→ EXERCISE DIRECTIONS
In the Bloomingdale, Florida article, rewrite the passage from "- Location in" up to and including "Population (2020)", changing "Elevation" to "Altitude".

→ EXCERPT PROVIDED
- Location in Hillsborough County and the state of Florida
- Coordinates: 27°52′38″N 82°15′12″W﻿ / ﻿27.87722°N 82.25333°W
- Country: United States
- State: Florida
- County: Hillsborough

Area
- • Total: 8.38 sq mi (21.71 km^{2})
- • Land: 8.14 sq mi (21.07 km^{2})
- • Water: 0.25 sq mi (0.64 km^{2})
- Elevation: 62 ft (19 m)

Population (2020)
- • Total: 22,947
- • Density: 2,821.1/sq mi (1,089.23/km^{2})
- Time zone: UTC−5 (Eastern (EST))
- • Summer (DST): UTC−4 (EDT)
- ZIP Codes: 33511, 33596
- Area code: 813, 656
- FIPS code: 12-06875
- GNIS feature ID: 2402694

= Bloomingdale, Florida =

Bloomingdale is an unincorporated census-designated place in Hillsborough County, Florida, United States. The population was 22,947 at the 2020 census, up from 22,711 at the 2010 census. The ZIP Codes serving the community are 33511 (which is addressed to Brandon) and 33596 (which is addressed to Valrico).

==History==
Bloomingdale was settled some time before 1850 by John Vickers, John Carney, and others. Carney was killed on April 17, 1856, by Seminoles during the Third Seminole War. Bloomingdale School was founded in 1884, which in 1897 became a teacher's institute, training an average of 54 teachers at a time from as far north as Gainesville and as far south as Miami-Dade County. In 1890 the railway was routed through Brandon, and Bloomingdale began to decline as businessmen like D.J. Galvin, who owned a feed store on the property that is now Mulrennan Middle School, moved to Brandon for access to all the benefits provided by the railroad. In 1910, the post office closed. In 1920, the school closed and the students were sent to Brandon instead. The community declined, or at best remained stable until the 1960s, when it became a bedroom community for Tampa.

==Geography==
Bloomingdale is located in east-central Hillsborough County. It is bordered to the north by Brandon, to the northeast by Valrico, to the southeast by FishHawk, and to the southwest by Riverview. Bloomingdale is 16 mi southeast of downtown Tampa.

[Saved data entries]

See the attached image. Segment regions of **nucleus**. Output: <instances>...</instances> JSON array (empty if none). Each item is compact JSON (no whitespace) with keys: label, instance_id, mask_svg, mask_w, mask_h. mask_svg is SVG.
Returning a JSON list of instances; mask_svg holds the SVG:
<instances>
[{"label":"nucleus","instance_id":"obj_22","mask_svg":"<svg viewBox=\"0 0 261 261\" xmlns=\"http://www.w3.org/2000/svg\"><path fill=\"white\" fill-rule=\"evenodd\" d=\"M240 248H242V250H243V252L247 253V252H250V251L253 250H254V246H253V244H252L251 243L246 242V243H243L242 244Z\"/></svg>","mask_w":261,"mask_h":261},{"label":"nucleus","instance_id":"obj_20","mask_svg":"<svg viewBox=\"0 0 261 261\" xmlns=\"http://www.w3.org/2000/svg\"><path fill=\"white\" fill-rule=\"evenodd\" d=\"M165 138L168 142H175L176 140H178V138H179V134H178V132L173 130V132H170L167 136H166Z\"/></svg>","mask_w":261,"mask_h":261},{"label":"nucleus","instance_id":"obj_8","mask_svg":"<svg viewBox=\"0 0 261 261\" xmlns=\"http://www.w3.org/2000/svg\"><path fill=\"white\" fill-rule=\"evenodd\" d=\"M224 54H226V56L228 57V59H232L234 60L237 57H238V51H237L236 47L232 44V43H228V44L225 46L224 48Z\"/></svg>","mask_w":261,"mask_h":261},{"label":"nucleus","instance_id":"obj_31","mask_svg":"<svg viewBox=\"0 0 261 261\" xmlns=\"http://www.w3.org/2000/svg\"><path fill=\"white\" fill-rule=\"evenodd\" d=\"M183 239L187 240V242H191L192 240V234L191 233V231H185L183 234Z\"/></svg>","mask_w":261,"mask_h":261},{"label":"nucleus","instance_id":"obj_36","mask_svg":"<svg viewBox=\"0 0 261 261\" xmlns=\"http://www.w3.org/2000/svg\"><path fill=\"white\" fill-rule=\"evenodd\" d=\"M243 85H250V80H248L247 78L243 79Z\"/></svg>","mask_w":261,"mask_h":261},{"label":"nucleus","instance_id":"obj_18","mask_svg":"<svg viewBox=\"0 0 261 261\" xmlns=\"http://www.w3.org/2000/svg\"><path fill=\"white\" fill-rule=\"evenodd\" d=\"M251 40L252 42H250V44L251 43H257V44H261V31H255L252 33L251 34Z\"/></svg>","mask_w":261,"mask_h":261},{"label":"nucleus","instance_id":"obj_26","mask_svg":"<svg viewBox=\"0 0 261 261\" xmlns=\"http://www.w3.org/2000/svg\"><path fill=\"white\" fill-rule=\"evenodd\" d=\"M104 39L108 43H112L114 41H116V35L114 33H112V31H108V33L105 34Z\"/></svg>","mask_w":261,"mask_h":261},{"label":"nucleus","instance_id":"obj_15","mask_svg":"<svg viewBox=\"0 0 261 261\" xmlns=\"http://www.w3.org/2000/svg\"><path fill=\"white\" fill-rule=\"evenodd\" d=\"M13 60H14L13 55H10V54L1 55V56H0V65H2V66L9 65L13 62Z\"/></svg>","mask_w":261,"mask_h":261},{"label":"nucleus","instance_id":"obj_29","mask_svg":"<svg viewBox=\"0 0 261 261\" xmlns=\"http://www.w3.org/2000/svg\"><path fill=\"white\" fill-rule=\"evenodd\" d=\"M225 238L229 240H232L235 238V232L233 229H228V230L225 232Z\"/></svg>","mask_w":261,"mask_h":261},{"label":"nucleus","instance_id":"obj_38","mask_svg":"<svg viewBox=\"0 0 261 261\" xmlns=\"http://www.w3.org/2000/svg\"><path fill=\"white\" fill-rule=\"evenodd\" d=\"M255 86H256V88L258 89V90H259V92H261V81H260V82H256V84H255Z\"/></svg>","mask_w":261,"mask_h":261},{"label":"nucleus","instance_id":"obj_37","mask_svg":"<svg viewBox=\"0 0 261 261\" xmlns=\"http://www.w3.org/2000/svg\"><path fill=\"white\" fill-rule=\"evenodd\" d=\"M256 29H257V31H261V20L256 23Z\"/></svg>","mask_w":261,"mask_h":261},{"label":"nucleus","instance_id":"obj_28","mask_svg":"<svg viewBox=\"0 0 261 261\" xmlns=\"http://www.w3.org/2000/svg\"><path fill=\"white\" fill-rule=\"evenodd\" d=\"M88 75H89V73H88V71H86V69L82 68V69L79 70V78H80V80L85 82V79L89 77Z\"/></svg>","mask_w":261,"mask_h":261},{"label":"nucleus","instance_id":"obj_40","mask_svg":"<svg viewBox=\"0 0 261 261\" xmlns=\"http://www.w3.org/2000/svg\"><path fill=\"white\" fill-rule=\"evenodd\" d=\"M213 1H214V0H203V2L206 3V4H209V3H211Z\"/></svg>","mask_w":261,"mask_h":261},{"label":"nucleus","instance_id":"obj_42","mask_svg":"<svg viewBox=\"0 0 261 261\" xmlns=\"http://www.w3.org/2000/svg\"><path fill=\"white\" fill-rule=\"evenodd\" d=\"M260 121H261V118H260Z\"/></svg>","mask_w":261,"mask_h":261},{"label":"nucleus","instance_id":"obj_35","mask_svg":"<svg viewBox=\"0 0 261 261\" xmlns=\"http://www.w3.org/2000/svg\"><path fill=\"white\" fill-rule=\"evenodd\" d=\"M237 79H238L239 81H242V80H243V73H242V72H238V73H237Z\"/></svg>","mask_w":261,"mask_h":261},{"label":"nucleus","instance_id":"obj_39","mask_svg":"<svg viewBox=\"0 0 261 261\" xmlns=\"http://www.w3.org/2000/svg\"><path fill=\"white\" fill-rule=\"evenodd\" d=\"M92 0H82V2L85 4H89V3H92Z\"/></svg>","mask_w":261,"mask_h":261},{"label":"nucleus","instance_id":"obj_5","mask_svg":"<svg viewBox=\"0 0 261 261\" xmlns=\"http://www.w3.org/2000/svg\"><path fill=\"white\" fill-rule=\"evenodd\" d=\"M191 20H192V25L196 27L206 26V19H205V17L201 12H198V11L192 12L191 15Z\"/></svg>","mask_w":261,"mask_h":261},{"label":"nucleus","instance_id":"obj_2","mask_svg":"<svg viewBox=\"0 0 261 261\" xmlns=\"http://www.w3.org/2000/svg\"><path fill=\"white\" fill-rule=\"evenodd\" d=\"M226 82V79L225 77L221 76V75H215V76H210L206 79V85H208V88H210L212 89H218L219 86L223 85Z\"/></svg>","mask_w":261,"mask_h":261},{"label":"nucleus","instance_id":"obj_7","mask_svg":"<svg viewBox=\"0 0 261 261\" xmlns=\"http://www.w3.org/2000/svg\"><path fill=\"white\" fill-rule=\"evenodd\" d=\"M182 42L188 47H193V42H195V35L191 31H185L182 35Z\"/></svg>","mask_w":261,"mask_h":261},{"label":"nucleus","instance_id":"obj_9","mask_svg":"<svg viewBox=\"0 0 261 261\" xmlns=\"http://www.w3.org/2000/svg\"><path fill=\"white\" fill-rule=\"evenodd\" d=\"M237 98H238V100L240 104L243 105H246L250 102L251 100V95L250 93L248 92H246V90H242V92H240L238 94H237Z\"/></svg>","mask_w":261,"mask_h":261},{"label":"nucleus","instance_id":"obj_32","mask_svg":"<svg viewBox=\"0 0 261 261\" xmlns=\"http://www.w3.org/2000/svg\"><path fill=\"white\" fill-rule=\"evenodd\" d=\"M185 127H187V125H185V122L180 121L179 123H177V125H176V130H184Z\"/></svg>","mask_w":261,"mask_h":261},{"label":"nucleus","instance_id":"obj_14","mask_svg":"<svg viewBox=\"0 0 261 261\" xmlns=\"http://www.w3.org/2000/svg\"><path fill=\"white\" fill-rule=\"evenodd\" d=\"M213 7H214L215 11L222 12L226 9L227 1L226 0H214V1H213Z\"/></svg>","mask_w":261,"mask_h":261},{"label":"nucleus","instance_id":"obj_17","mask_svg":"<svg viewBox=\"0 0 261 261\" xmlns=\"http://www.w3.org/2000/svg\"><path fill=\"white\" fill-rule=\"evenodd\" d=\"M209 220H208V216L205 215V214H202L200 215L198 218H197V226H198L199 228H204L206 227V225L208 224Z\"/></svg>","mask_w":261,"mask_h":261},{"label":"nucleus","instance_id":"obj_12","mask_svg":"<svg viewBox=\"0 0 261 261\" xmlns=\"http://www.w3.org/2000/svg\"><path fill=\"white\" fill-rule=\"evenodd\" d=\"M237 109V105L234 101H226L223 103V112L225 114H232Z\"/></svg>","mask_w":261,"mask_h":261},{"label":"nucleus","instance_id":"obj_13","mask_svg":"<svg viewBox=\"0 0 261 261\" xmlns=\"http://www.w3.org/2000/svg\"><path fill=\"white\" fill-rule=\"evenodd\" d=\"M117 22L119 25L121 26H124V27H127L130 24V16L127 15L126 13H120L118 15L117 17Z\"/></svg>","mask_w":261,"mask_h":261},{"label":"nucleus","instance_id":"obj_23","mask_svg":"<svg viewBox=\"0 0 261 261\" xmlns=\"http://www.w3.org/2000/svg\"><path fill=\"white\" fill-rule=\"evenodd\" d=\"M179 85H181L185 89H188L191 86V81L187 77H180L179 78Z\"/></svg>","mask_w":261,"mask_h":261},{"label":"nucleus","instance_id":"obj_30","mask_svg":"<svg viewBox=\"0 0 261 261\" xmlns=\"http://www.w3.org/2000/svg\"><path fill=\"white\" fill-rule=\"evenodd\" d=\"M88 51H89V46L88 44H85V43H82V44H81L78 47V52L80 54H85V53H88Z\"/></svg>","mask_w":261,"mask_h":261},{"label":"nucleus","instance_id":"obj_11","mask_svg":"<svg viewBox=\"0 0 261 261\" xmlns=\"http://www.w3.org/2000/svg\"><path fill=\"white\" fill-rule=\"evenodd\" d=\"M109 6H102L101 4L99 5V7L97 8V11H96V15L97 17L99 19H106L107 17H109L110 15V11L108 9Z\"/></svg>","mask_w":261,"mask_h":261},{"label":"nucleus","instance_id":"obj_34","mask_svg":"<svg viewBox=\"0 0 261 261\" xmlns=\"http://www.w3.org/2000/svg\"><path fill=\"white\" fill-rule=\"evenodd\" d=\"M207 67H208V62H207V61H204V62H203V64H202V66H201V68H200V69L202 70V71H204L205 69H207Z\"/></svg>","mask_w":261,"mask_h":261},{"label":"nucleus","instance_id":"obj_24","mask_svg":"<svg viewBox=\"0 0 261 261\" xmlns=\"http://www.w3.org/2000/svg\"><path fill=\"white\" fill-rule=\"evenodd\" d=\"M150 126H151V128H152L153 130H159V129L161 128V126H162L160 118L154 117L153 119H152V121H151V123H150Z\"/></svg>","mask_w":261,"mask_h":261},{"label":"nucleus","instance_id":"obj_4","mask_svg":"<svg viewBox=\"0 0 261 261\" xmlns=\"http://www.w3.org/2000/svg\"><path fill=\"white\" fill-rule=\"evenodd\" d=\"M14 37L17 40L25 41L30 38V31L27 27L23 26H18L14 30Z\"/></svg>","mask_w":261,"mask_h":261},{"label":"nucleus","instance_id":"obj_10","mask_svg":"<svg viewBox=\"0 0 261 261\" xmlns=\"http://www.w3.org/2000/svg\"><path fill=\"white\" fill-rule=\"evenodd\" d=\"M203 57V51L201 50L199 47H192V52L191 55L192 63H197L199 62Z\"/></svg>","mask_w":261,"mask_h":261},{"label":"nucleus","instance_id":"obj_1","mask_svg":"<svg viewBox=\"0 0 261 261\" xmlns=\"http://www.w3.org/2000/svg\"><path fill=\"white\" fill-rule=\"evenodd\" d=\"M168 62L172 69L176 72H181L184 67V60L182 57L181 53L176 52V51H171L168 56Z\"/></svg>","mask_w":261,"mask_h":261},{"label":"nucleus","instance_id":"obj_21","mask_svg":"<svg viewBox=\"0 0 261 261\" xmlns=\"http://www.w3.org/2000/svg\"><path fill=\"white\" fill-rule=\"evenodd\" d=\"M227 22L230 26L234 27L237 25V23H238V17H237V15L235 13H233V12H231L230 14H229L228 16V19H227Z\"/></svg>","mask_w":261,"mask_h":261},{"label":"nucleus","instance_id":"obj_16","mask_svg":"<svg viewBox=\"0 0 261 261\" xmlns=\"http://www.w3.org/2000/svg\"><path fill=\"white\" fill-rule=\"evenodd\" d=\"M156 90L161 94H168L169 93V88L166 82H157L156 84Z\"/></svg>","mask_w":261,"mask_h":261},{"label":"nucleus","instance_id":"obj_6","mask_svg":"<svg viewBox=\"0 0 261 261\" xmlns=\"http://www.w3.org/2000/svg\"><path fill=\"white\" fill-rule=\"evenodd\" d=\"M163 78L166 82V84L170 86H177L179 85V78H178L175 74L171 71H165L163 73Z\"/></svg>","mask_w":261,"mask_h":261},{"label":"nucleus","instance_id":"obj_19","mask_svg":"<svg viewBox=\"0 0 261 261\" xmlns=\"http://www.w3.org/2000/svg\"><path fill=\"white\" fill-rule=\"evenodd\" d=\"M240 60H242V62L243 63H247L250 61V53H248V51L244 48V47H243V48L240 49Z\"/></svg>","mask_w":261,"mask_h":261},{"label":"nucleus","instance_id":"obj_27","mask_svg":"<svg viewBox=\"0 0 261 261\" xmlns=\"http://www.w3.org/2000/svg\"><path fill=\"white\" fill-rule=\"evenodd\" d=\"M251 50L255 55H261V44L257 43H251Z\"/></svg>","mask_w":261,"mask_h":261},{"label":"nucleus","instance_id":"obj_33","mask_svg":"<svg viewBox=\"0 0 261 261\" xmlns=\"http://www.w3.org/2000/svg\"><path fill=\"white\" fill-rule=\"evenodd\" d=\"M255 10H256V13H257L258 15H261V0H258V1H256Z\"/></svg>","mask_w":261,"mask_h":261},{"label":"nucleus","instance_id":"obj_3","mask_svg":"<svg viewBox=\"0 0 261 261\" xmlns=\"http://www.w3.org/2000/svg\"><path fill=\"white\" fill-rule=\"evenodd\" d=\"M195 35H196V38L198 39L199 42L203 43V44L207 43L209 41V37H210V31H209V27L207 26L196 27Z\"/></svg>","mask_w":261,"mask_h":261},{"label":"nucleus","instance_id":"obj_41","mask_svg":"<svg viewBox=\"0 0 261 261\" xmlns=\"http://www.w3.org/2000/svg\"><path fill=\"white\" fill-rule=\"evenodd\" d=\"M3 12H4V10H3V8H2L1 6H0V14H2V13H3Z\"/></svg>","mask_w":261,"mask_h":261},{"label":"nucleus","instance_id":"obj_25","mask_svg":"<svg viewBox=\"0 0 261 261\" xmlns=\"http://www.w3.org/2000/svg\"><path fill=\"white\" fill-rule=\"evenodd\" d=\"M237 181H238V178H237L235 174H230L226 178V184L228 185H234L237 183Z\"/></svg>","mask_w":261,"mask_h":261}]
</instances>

→ SOLUTION TO THIS PROBLEM
- Location in Hillsborough County and the state of Florida
- Coordinates: 27°52′38″N 82°15′12″W﻿ / ﻿27.87722°N 82.25333°W
- Country: United States
- State: Florida
- County: Hillsborough

Area
- • Total: 8.38 sq mi (21.71 km^{2})
- • Land: 8.14 sq mi (21.07 km^{2})
- • Water: 0.25 sq mi (0.64 km^{2})
- Altitude: 62 ft (19 m)

Population (2020)